VERA: Andy is a Jazz pianist so he improvises everything. I, on the other hand, I'm very studious. I'm more like George Hartman naturally, I think, and I think Andy is more like Edith and our college testimonies would attest that we're opposite. Arturo Sandavol wrote this version of Chop Sticks and became this complicated duet. I wish you guys could see the words for the scene because it's all written to every detail and gesture. It might seem improvisational, but I can't take credit for it because it was all written.

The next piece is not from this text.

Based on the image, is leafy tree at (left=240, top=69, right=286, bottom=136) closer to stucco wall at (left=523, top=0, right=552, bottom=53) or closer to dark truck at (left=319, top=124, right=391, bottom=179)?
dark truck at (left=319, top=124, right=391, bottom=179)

Q: If you were able to go back to college what would you do or not do?VERA: I don't know. I was such a square in college. I actually never went on a campus tour of my school. I didn't do it when I went to Syracuse but I did go to Elizabeth Town college with my mom when I thought I was going to be a music therapist. Then I thought I was going to be an optometrist. At Syracuse it was a last minute switch to study acting in senior year. I just decided to take the fork in the road. I was playing varsity soccer and I was benched and had my heart broken in the same week so one of my best friends encouraged me to audition for the school play and I got the lead role and from there I was just encouraged to do it. If my professors in New Jersey hadn't told me that I should reinvestigate what I want to do, I don't know what I've would have done.Q: What's one of the biggest challenges juggling wife, mother and career?VERA: It's just flat out challenging. I like to think of myself as a 100 percent mother and wife and it's the most demanding and challenging and the most gratifying role that I can ever play. Right now I consider myself to be a full-time mom, and career, after having had kids, is like second and it comes second. Sometimes I feel...because of my commitment to maternity and wifery....I'm not as prepared as I could be. I feel like I just wing it these day and I wing it to the best of my ability and it certainly deepens my work. It's just not the same as a priority.  

 

AT MIDDLETON opens January 31, 2014.